ASSIGNMENT -
Repeat every entry word for word, but leave the images out of your copy.

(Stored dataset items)
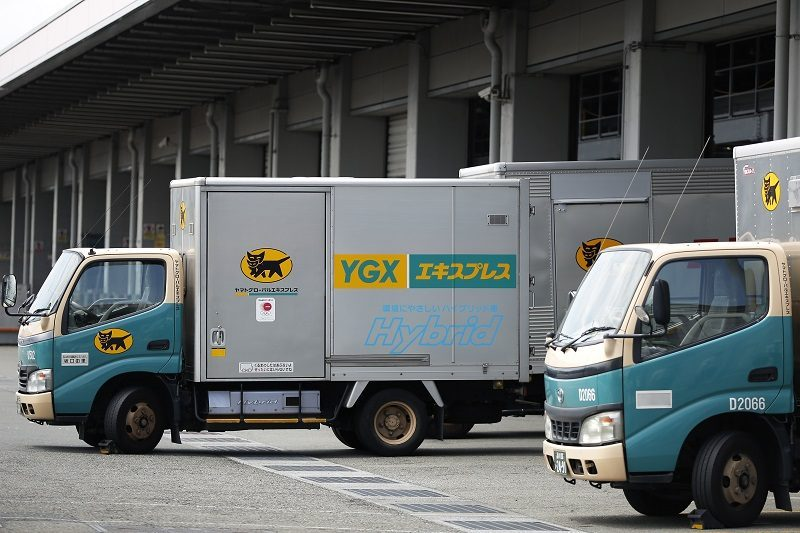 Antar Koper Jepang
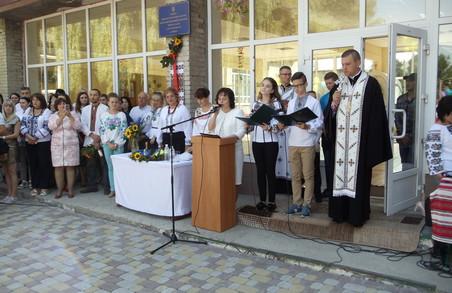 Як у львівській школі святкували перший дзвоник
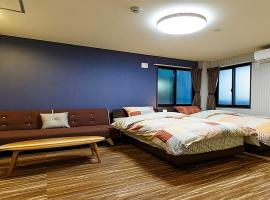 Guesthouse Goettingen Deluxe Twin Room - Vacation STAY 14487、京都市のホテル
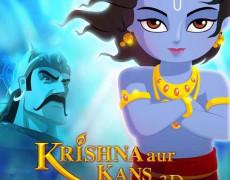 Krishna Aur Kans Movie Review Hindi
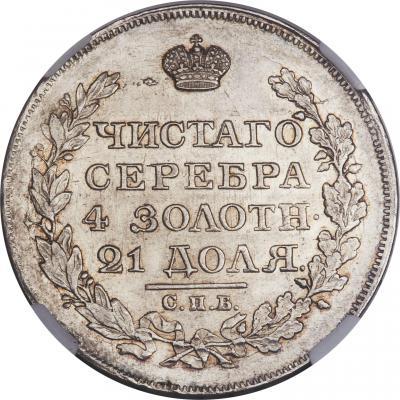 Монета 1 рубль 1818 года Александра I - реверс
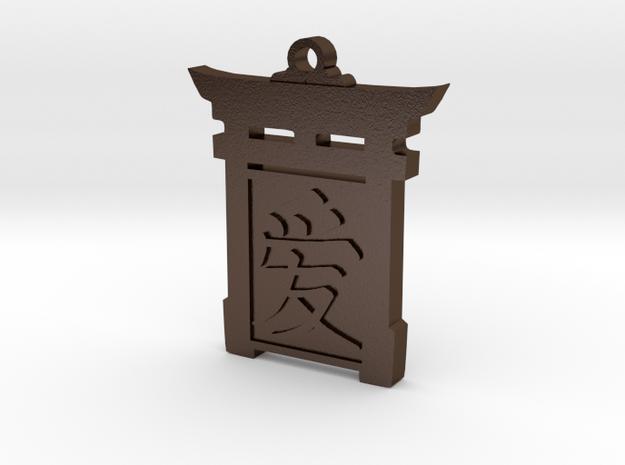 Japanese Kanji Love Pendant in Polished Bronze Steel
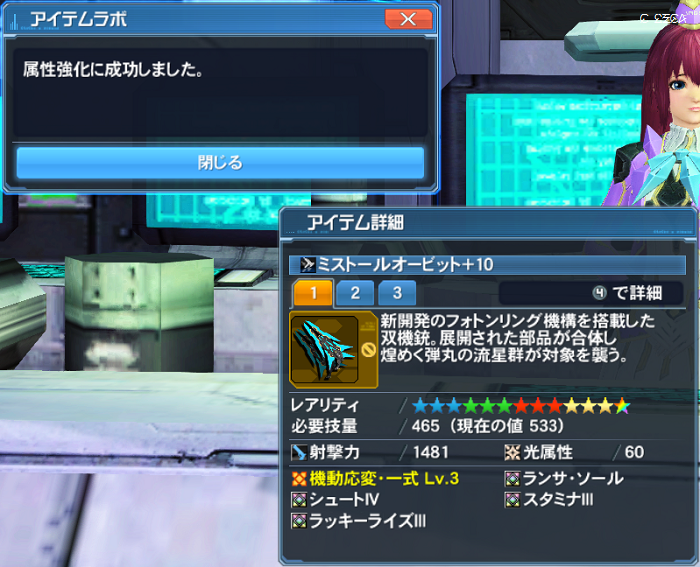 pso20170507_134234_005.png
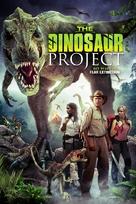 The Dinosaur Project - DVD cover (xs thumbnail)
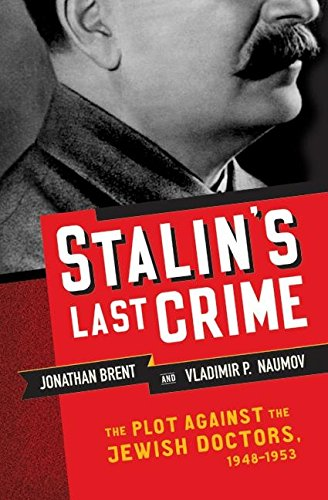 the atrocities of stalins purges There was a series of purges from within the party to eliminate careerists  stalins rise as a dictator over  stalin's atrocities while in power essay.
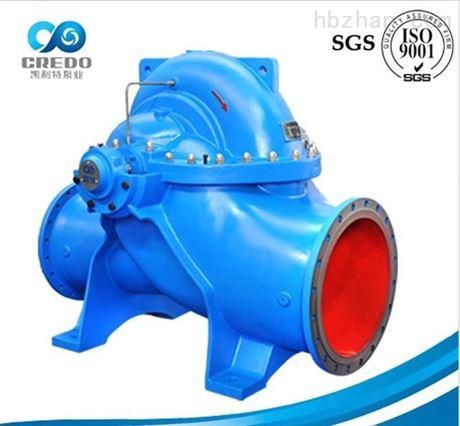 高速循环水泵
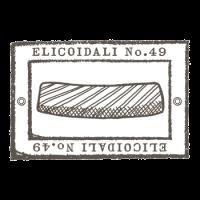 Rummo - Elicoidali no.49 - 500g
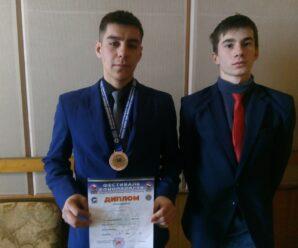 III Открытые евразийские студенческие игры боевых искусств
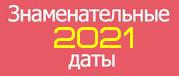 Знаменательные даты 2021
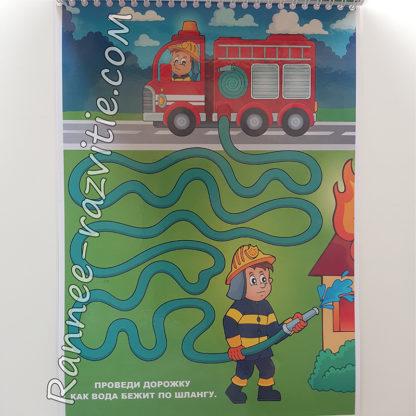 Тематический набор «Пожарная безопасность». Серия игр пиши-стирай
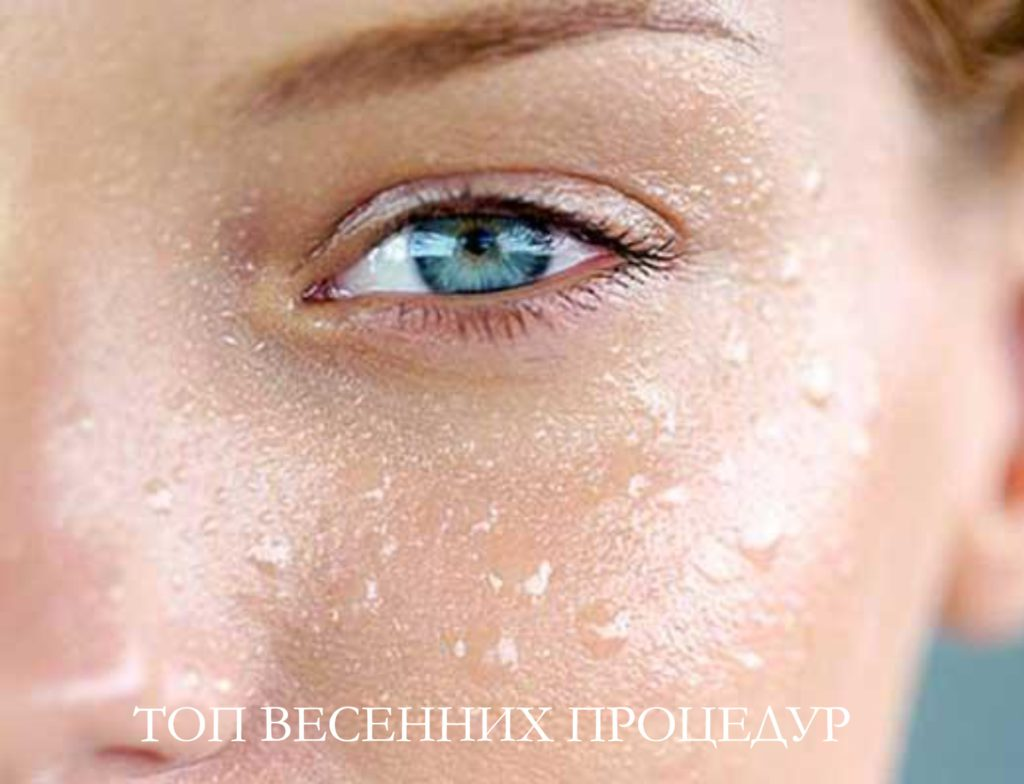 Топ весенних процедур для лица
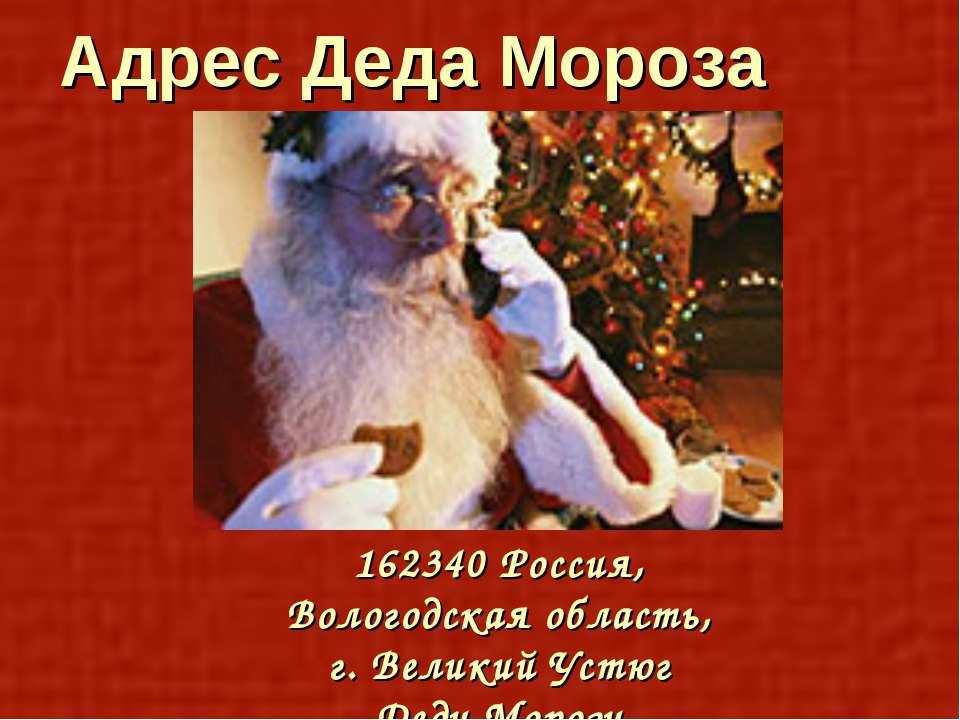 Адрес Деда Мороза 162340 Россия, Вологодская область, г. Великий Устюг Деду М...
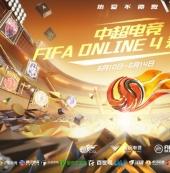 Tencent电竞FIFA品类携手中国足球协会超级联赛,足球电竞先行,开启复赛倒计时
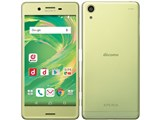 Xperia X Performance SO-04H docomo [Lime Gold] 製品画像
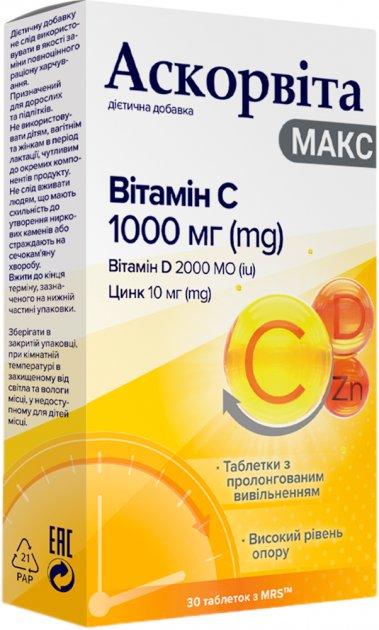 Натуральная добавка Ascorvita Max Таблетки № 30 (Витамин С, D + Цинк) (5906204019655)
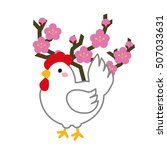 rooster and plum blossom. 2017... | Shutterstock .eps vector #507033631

ANSWER TO THIS EXERCISE -
 Antar Koper Jepang
 Як у львівській школі святкували перший дзвоник
 Guesthouse Goettingen Deluxe Twin Room - Vacation STAY 14487、京都市のホテル
 Krishna Aur Kans Movie Review Hindi
 Монета 1 рубль 1818 года Александра I - реверс
 Japanese Kanji Love Pendant in Polished Bronze Steel
 pso20170507_134234_005.png
 The Dinosaur Project - DVD cover (xs thumbnail)
 the atrocities of stalins purges There was a series of purges from within the party to eliminate careerists  stalins rise as a dictator over  stalin's atrocities while in power essay.
 高速循环水泵
 Rummo - Elicoidali no.49 - 500g
 III Открытые евразийские студенческие игры боевых искусств
 Знаменательные даты 2021
 Тематический набор «Пожарная безопасность». Серия игр пиши-стирай
 Топ весенних процедур для лица
 Адрес Деда Мороза 162340 Россия, Вологодская область, г. Великий Устюг Деду М...
 Tencent电竞FIFA品类携手中国足球协会超级联赛,足球电竞先行,开启复赛倒计时
 Xperia X Performance SO-04H docomo [Lime Gold] 製品画像
 Натуральная добавка Ascorvita Max Таблетки № 30 (Витамин С, D + Цинк) (5906204019655)
 rooster and plum blossom. 2017... | Shutterstock .eps vector #507033631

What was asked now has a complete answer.